Morgen wird im Rahmen des Festivals Kinomania der Film „Hör“ der Journalistin Diana Iwanowa gezeigt. Ein Viertel Jahrhundert nach der Wende erzählt er über die Geschichte des Radiosenders Freies Europa und seine Rolle in den Ereignissen von damals. Warum wurde der von den USA in Westdeutschland gegründete Sender zu einem der gefährlichsten Feinden des Kommunismus und zu einer Informationsquelle für die andersdenkenden Bulgaren?
„In dem Film gibt es drei persönliche Geschichten von Frauen, die darüber berichten, was für sie und ihre Familien der Sender „Freies Europa“ bedeutet hat“, sagt die Autorin. „Ich bin 1968 geboren und habe nicht viel von den Sendungen gehört. Bis 1986 lebte ich in Michajlowgrad, wo der Empfang auch nicht gut war. Ich kann mich aber daran erinnern, dass die ersten Berichte über die Nuklearkatastrophe in Tschernobyl von Freies Europa kamen. Daher war das für uns eine wichtige Informationsquelle für Alternativnachrichten. Zumindest konnte man das Geschehen aus einer anderen Perspektive betrachten und sich dazu eine Meinung bilden. Denn unser Informationszugang damals war sehr eingeschränkt.“
Nach Meinung von Diana Iwanowa hat dieser Sender auf rein emotionaler Ebene Menschenleben beeinflusst und verändert. Dazu gehören die jungen Menschen in den 1960er und 1970er Jahren, die die Musik gehört haben, die in Bulgarien kaum zu finden war. „Natürlich haben verschiedene Menschen etwas anderes für sich gefunden, für mich sind die Emotionen von damals unvergesslich geblieben. Deswegen wollte ich sie durch den Film festhalten und mit den Nachwuchsgenerationen teilen“, meint die Journalistin. „In den 1990er hat der Sender noch einen Höhepunkt erlebt, damals gab es bei uns die Krise unter der Regierung von Widenow, eine sehr dramatische Zeit für Bulgarien. Der Sender hat zu dieser Zeit erneut Journalisten engagiert, die ihre eigene Bedeutung und Kariere bereits hatten und ein klares wirtschaftliches und kulturelles Bild des Landes erstellen konnten. Der Sender hat die Entwicklungen kritisch betrachtet und eine Parallele zu den anderen postkommunistischen Staaten gezogen“, so Iwanowa, die bis 2003 beim Sender Freies Europa gearbeitet hat. Für den Film hat sie viel in den Archiven der Anstalt gestöbert.
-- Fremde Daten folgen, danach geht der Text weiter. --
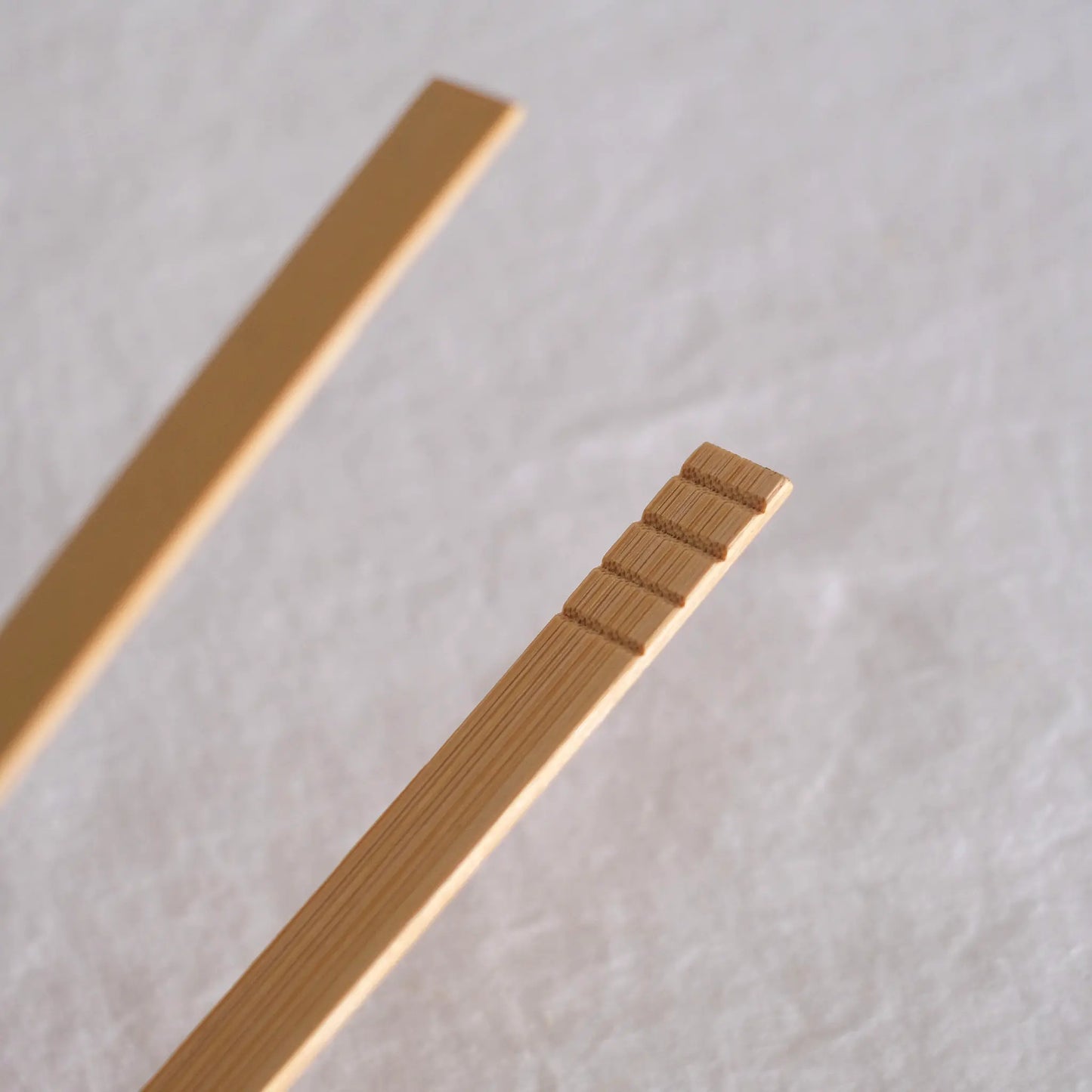 
                  
                    竹 曲げトング(日本製)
Was hat sie dabei am meisten beeindruckt?
„Das, was mir am meisten imponiert hat, sind die Interviews von 1989, die hauptsächlich von Rumjana Uzunowa gemacht wurden. Sie war aber nicht die Einzige, es ist ein großes Team gewesen“, berichtet die Journalistin weiter. „Die Interviews mit den Zwangsaussiedlern in die Türkei und mit anderen Menschen, die damals in dem ganzen Land verstreut waren und keinen anderen Zugang zu Informationen hatten, sind erschütternd. Auch das Verhalten der Journalistin war sehr menschlich und emphatisch. Sie hat die Menschen auch sprechen lassen, ohne ihnen konkrete Fragen zu stellen, das war für mich wichtig, deswegen habe ich auch den Film „Hör“ genannt. Das ist die Kraft, die die Aussagen in den Interviews und in den Berichten haben, die gehört werden soll. Aber andererseits auch das klare Statement, dass die Stimme der Menschen gehört wird und eine Bedeutung hat.“
Das andere, das Diana Iwanowa bemerkenswert findet, sind die kommunistischen Propagandafilme gegen den Sender aus den 1960er und 1970er Jahren, sowie aus dem Ende des Jahres 1989. Zum Beispiel den Bericht über einen Bulgaren, der enttäuscht von seinen Erfahrungen in den Westen nach Bulgarien zurückgekehrt ist, was natürlich eine Inszenierung der Stasi ist, die aber für den Zuschauer nie sichtbar wird. Ein Teil des Films beinhaltet auch einen Verhör des Dichters Petar Manolow aus dem Jahr 1989. Des weiteren sind im Film die Meinungen und Erinnerungen von verschiedenen Journalisten, Hörern und Intendanten des Senders dargestellt. „Ich wollte durch die Gegenüberstellung verschiedener Gesichtspunkten dem Zuschauer die Gelegenheit geben, selbst die Atmosphäre von damals zu spüren. Für mich war es wichtig, die Archive für sich sprechen zu lassen. Meine Stimme ist darin nicht zu hören, es sind nur die Erzählungen der Zeitzeugen und die Stimmen aus den Archiven enthalten“, so Diana Iwanowa abschließend.